▶ [Records for the exercise]:
►
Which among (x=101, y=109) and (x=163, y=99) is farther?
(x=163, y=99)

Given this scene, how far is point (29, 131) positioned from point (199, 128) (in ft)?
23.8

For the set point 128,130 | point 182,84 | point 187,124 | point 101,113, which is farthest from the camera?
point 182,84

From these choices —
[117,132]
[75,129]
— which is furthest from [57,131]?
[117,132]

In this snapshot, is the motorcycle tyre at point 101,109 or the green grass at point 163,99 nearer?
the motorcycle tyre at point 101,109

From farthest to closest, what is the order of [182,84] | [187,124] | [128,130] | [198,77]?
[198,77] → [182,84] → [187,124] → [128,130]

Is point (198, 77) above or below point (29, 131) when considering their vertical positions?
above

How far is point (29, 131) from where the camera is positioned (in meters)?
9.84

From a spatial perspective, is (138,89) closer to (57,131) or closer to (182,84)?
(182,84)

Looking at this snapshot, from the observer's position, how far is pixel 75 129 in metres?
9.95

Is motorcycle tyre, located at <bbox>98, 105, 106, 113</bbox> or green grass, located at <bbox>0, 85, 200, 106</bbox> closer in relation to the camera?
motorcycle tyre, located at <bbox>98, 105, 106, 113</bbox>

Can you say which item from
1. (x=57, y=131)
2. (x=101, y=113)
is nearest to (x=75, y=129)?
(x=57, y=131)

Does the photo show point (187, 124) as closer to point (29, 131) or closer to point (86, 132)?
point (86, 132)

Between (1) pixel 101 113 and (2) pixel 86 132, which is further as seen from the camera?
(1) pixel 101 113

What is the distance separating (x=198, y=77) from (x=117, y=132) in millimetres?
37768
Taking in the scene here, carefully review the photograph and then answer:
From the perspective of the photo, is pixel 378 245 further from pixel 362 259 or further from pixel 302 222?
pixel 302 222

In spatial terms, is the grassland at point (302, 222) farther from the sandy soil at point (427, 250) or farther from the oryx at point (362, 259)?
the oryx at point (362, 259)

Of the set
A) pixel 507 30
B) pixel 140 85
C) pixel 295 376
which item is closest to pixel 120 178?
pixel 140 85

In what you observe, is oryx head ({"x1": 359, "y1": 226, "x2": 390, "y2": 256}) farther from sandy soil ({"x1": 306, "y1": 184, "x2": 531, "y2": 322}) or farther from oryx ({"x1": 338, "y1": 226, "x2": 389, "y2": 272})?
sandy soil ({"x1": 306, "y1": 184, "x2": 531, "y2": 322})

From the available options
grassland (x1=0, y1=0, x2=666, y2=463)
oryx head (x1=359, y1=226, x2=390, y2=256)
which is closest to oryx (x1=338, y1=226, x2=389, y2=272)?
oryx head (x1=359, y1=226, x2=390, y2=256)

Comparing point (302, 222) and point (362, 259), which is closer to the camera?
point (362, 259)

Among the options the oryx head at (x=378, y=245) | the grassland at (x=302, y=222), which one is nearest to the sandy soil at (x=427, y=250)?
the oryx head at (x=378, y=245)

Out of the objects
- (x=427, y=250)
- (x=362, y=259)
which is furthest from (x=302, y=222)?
◄
▶ [What to produce]: Copy the items from the line containing "What is the distance" through the end of the items, putting "meadow" in place of every "grassland" and changing nothing else.

▶ [Exercise output]:
What is the distance separating (x=198, y=77) from (x=117, y=132) in millimetres?
37768
Taking in the scene here, carefully review the photograph and then answer:
From the perspective of the photo, is pixel 378 245 further from pixel 362 259 or further from pixel 302 222?
pixel 302 222

In spatial terms, is the meadow at point (302, 222) farther from the sandy soil at point (427, 250) or farther from the oryx at point (362, 259)?
the oryx at point (362, 259)

Of the set
A) pixel 507 30
B) pixel 140 85
C) pixel 295 376
which item is closest to pixel 120 178?
pixel 140 85

In what you observe, is oryx head ({"x1": 359, "y1": 226, "x2": 390, "y2": 256}) farther from sandy soil ({"x1": 306, "y1": 184, "x2": 531, "y2": 322}) or farther from oryx ({"x1": 338, "y1": 226, "x2": 389, "y2": 272})?
sandy soil ({"x1": 306, "y1": 184, "x2": 531, "y2": 322})

From the available options
meadow (x1=0, y1=0, x2=666, y2=463)
oryx head (x1=359, y1=226, x2=390, y2=256)
which is closest to oryx (x1=338, y1=226, x2=389, y2=272)?
oryx head (x1=359, y1=226, x2=390, y2=256)

Comparing point (302, 222) and point (362, 259), which is closer to the camera?
point (362, 259)

Among the options the oryx head at (x=378, y=245) | the meadow at (x=302, y=222), which one is nearest to the sandy soil at (x=427, y=250)?
the oryx head at (x=378, y=245)

Out of the objects
- (x=427, y=250)
- (x=362, y=259)
which is furthest from (x=302, y=222)?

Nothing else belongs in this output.